§ ЦЕЛЬ ЗАДАНИЯ
Отфильтруйте строки ниже и выпишите каждую, где есть слово «background». Регистр букв учитывается.

◆ ◆ ◆ ◆

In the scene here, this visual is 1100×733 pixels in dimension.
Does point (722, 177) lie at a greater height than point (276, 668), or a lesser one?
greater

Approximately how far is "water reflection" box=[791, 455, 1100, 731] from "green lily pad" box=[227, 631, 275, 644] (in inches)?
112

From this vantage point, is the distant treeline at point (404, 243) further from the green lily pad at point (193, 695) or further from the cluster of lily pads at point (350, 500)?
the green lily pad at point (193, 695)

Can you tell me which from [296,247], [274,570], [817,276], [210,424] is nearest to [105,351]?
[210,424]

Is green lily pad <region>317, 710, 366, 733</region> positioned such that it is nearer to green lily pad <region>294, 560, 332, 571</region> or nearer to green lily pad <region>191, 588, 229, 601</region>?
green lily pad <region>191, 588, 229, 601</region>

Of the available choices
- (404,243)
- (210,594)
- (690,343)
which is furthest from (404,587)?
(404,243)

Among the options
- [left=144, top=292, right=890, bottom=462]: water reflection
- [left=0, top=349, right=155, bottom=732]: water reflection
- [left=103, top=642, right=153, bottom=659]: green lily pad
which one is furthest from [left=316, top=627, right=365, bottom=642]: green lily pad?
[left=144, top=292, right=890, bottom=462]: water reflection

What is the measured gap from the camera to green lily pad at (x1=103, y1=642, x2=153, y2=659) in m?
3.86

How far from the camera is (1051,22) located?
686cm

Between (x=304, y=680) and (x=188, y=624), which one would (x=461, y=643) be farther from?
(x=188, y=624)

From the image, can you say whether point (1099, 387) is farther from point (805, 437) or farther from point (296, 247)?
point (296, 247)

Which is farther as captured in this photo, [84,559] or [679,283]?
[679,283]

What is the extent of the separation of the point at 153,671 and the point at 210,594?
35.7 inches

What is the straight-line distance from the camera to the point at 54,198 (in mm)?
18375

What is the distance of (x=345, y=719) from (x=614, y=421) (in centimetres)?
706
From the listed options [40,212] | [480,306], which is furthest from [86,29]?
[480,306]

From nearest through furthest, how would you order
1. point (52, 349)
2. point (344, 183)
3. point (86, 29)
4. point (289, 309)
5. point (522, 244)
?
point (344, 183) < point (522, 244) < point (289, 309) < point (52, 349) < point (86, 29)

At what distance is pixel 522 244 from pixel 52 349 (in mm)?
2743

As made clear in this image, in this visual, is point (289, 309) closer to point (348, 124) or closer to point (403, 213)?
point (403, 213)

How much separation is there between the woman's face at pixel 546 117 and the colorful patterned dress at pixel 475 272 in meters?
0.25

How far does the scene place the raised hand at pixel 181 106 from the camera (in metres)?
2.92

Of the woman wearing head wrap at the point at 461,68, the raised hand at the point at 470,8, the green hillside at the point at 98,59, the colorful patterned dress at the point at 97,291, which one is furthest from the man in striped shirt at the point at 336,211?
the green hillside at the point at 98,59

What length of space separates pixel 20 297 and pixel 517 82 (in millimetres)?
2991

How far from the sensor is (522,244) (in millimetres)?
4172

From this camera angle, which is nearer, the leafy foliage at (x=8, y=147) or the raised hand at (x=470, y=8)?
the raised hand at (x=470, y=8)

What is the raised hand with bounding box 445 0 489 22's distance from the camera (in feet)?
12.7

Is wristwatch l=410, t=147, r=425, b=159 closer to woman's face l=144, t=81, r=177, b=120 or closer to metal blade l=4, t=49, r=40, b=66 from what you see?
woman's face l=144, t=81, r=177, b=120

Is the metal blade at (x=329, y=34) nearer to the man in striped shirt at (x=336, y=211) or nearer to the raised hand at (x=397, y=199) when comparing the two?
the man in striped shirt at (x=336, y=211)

◆ ◆ ◆ ◆

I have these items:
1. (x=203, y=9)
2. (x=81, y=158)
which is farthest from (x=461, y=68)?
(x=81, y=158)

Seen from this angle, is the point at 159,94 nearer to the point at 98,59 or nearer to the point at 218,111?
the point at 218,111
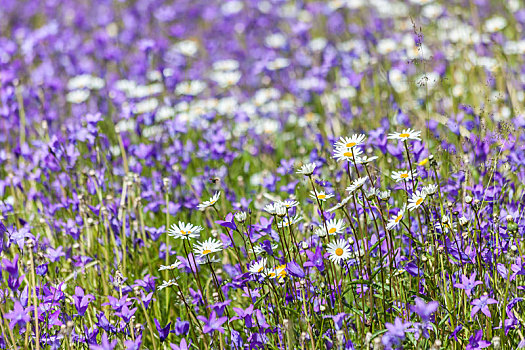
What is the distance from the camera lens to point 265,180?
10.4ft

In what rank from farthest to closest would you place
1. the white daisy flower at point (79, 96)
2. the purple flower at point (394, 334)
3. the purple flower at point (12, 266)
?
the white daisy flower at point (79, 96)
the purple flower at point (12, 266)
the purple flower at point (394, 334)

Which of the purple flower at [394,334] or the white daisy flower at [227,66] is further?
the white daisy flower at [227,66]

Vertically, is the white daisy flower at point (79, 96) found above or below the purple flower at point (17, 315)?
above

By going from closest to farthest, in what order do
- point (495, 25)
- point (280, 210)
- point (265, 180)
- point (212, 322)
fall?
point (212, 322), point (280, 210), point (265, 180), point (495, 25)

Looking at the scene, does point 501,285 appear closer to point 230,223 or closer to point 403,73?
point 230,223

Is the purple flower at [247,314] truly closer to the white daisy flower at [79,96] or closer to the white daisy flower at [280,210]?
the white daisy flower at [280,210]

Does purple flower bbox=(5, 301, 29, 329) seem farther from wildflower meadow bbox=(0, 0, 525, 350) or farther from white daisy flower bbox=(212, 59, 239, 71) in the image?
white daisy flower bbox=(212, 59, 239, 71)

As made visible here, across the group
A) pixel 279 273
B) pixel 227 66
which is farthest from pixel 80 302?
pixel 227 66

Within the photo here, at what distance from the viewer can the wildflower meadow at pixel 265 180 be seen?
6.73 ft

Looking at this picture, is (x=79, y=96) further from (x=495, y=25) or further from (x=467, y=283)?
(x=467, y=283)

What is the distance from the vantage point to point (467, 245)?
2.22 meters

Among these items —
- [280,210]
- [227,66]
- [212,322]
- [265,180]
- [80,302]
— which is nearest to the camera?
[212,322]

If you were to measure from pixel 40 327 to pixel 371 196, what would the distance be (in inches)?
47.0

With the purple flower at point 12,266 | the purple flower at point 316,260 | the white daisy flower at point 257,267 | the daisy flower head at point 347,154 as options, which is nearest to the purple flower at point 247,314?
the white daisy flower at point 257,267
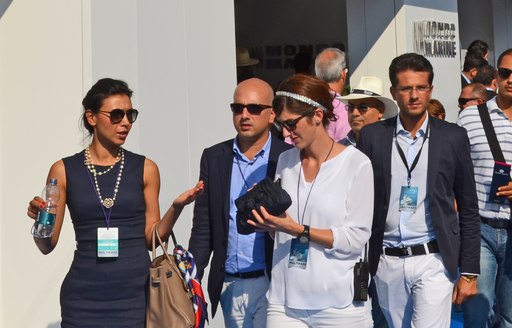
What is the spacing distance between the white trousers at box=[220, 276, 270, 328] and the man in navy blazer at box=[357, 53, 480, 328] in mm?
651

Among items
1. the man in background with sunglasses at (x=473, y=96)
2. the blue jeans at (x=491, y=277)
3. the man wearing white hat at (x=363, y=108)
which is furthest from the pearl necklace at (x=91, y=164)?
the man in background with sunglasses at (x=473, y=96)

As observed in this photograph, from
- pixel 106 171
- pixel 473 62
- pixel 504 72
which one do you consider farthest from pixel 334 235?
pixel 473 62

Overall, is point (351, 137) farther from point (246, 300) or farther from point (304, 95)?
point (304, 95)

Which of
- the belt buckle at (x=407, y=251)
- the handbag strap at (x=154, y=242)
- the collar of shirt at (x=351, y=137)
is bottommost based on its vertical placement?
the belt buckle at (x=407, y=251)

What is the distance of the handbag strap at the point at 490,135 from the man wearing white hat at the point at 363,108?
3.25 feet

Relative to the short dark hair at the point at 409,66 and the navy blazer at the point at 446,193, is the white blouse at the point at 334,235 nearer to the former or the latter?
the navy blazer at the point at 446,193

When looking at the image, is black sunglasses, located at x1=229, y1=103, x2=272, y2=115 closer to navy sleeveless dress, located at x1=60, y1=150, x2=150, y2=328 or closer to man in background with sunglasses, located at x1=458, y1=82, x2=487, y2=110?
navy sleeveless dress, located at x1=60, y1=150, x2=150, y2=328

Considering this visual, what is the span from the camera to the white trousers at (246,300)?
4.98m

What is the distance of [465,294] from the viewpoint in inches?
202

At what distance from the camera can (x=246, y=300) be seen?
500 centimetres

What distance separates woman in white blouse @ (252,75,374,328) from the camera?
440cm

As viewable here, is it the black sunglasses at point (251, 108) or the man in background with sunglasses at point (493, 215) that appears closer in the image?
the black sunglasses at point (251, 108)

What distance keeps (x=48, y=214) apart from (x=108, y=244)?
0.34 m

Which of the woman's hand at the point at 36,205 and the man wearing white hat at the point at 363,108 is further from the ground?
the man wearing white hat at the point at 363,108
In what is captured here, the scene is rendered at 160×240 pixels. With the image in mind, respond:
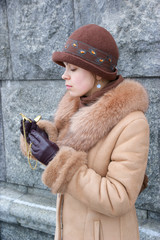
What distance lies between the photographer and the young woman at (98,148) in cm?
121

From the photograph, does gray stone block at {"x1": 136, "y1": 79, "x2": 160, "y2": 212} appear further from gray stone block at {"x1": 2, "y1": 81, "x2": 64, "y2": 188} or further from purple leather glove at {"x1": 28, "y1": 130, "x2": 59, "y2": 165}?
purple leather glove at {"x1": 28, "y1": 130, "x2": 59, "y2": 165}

◆ ◆ ◆ ◆

§ РЕШЕНИЕ
1. the man in background with sunglasses at (x=473, y=96)
the man in background with sunglasses at (x=473, y=96)
When looking at the image, is black sunglasses, located at x1=229, y1=103, x2=272, y2=115 closer to navy sleeveless dress, located at x1=60, y1=150, x2=150, y2=328 or closer to man in background with sunglasses, located at x1=458, y1=82, x2=487, y2=110?
As viewable here, is it the black sunglasses at point (251, 108) or the man in background with sunglasses at point (493, 215) that appears closer in the image?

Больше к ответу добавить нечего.